Alkali Metals Limited (AML) is engaged in the manufacturing of a range of fine, based on related chemistry. Currently, the company has two manufacturing facilities, each having an installed capacity of 2200 MTPA. The Unit I is engaged in the manufacture of sodium metals, organo alkali metallics, tetrazoles, amino pyridines and caters to the domestic market and Unit II, a 100% EOU is engaged in the manufacture of pyridine derivatives, cyclic compounds and fine chemicals.
Company’s product portfolio is diversified in three categories, Sodium Derivatives, Pyridine Derivatives and Fine Chemicals. Company manufactures the above products on bulk and regular basis, on campaign basis and also on contract manufacturing basis.

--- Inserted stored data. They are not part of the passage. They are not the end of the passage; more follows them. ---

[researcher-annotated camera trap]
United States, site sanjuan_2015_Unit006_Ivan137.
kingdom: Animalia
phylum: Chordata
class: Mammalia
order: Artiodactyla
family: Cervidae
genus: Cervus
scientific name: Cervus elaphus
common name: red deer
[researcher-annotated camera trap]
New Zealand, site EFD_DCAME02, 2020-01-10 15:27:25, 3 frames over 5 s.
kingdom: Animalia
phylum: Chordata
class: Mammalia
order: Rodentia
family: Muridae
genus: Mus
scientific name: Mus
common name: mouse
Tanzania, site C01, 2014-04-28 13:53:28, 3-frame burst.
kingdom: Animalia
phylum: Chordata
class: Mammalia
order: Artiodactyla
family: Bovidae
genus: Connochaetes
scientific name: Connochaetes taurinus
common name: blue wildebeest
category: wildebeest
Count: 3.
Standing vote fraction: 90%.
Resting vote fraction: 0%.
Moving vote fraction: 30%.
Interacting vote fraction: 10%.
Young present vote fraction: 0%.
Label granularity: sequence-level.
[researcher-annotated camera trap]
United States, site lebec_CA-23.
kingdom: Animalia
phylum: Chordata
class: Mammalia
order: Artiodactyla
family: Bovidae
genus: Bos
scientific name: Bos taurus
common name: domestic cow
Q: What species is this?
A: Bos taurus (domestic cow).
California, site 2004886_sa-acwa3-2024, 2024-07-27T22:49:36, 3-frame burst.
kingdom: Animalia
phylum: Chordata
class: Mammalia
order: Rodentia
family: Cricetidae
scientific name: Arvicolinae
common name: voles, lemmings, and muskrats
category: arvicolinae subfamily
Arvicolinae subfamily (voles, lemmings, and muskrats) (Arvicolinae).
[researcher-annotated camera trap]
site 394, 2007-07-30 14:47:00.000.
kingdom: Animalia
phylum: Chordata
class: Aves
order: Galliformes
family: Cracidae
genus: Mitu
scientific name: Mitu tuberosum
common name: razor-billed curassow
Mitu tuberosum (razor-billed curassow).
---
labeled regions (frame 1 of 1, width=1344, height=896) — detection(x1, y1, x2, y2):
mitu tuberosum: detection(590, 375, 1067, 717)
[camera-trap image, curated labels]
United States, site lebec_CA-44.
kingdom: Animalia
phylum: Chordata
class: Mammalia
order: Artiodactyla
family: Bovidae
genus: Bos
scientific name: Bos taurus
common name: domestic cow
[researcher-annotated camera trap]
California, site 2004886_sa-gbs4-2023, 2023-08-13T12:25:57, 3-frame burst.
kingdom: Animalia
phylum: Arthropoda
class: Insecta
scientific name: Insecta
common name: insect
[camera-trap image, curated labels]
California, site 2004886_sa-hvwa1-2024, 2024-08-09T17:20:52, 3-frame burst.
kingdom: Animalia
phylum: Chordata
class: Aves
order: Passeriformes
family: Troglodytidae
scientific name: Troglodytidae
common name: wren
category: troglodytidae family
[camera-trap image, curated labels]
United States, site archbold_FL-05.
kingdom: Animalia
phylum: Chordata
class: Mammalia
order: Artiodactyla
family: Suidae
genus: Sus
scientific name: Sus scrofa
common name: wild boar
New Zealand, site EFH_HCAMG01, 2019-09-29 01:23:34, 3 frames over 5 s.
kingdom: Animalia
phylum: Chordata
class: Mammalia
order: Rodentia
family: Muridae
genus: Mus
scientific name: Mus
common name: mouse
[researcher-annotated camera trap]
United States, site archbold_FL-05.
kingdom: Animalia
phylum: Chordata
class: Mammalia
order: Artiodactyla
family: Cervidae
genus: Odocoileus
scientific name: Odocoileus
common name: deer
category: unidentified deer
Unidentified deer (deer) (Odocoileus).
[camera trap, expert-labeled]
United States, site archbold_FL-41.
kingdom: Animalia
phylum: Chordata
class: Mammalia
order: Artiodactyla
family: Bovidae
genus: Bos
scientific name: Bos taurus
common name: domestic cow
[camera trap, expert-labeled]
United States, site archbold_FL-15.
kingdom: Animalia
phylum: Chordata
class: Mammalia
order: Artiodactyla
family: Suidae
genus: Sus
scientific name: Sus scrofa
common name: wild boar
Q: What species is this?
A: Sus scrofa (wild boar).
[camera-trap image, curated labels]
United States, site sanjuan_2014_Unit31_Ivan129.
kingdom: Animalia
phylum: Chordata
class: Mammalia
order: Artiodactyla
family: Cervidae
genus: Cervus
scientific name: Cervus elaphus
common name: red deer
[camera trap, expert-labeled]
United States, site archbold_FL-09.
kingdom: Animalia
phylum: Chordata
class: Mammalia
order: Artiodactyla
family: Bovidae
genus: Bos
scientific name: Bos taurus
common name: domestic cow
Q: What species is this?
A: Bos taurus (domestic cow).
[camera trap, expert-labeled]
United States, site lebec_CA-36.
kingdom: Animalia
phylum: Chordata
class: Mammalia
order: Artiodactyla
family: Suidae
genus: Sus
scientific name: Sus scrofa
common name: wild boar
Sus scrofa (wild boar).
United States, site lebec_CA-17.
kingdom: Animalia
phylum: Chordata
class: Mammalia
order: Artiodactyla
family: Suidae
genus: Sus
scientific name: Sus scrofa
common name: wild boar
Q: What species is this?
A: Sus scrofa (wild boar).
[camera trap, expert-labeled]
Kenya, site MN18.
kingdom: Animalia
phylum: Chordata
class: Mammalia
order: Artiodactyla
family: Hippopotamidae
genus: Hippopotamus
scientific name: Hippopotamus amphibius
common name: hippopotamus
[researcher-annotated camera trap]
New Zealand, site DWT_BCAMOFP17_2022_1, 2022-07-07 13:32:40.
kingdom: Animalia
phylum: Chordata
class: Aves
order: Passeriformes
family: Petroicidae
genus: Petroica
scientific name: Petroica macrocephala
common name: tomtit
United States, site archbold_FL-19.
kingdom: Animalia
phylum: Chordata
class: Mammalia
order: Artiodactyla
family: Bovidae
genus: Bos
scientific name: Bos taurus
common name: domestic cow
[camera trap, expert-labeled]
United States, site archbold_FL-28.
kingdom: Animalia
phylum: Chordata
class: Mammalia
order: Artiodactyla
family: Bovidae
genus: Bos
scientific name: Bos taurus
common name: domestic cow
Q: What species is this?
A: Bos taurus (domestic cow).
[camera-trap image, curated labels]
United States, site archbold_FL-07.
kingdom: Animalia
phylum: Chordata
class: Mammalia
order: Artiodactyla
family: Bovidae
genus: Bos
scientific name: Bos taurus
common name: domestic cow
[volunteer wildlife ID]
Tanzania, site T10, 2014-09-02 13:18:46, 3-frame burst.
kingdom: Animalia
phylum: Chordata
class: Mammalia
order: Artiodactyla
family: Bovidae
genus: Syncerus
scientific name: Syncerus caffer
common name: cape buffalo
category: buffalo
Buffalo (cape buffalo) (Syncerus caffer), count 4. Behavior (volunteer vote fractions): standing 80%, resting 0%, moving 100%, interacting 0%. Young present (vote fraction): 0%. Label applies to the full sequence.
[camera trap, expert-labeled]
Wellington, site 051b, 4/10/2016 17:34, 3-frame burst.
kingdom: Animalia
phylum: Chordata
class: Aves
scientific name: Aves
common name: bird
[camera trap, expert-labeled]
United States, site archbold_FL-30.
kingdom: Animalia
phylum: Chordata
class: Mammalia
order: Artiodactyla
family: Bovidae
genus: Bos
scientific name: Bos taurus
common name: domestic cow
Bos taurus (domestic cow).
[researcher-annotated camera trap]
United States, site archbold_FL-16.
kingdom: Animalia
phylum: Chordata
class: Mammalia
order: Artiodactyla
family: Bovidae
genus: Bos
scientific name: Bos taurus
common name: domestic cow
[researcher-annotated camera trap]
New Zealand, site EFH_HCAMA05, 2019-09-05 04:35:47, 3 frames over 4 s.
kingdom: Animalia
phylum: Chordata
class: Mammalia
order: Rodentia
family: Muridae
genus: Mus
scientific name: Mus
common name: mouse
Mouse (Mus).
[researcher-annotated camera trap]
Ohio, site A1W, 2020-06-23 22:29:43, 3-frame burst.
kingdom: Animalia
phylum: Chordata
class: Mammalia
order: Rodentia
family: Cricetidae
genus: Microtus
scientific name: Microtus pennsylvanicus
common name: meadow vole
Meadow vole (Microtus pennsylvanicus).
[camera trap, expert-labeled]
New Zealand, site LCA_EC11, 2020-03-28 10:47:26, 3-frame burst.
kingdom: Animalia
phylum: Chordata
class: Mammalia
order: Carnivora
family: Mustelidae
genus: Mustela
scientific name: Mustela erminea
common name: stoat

The company plans to use the proceeds of the current IPO for setting up of an API plant at Visakhapatnam.
At a price band of Rs.90 to Rs.105 per equity share, the company is trading at a P/E multiple of 13x at lower side of the band and 15.21x at the higher side of its annualized EPS of Rs.6.90 for four months ended July’08. Looking at the post issue valuation the issue will trade at a P/E of 17.31x at the lower side of the band and 20.19x at the higher side of its annualized EPS of Rs.5.20 four months ended July’08.
Jubilant Organosys, company in similar business is trading at a P/E of 10 and hence valuations for Alkali Metals appear expensive in the price band of Rs 90 to Rs 105 and hence we recommend investors to avoid the IPO.